• Your objective
Copy each of the following items word for word.

• Provided data
________________________________________
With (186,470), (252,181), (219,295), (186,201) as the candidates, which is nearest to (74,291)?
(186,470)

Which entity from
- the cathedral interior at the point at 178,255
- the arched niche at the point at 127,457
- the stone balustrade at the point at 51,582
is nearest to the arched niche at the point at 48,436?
________________________________________
• Solved exercise
With (186,470), (252,181), (219,295), (186,201) as the candidates, which is nearest to (74,291)?
(186,470)

Which entity from
- the cathedral interior at the point at 178,255
- the arched niche at the point at 127,457
- the stone balustrade at the point at 51,582
is nearest to the arched niche at the point at 48,436?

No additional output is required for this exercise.